D.J. Peters is cut from a very similar bolt of cloth as Brown, only he's already done two seasons at a community college in Nevada. He's very tall -- like Jayson Werth tall -- and has the long levers that go along with that height. He also has big time raw power when he connects, hitting from a calm, spread-out stance. He's a much more patient hitter now than he was coming out of high school, as well, which bodes well for his future prospects.

The issue for Peters today, as it was two years ago when he first came up in the draft, is a question of how much contact he'll make. He falls into the category of a mistake hitter, capable of doing tremendous damage on pitches over the fat part of the plate, but beatable if the pitcher can avoid making those kinds of mistakes. Perhaps unsurprisingly for a hitter as tall as he is, Peters's biggest vulnerability comes on the inside part of the plate, where he has significant trouble dealing with plus velocity. When he cheats to try and get out in front of inside fastballs, he leaves himself vulnerable to soft stuff away. The bat speed is a bit above average, but not elite, and so perhaps he's always going to struggle with being tied up inside.
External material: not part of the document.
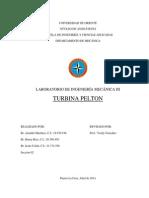 Informe de Turbina Pelton
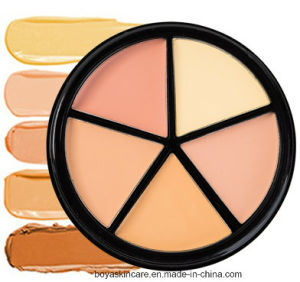 3D Five Colors Concealer Face Makeup Bronzer Makeup Foundation Cream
That being said, there is huge raw power in his swing, and an ability to drive the ball with authority to right-center field when he stays back and lets the ball travel. It's like Peters will always have contact questions, but solid-average defensive tools for a corner outfield spot, along with plus power on contact, can make up for an elevated strikeout rate pretty handily. I don't love Peters, but I do like him, and I think he could make for an intriguing overslot player in the 5th-8th rounds of the draft.

via The Prospect Pipeline:

And that's the second and final Persons of Interest post, everybody. There are still a ton of other players of this ilk I would like to highlight, guys like JB Woodman and Max Guzman and Jake Rogers and Reggie Lawson and Luis Curbelo and Nick Lodolo, but at a certain point you simply run out of time.

I'll see you all on Wednesday, when we'll be just one day away from the beginning of the 2016 draft.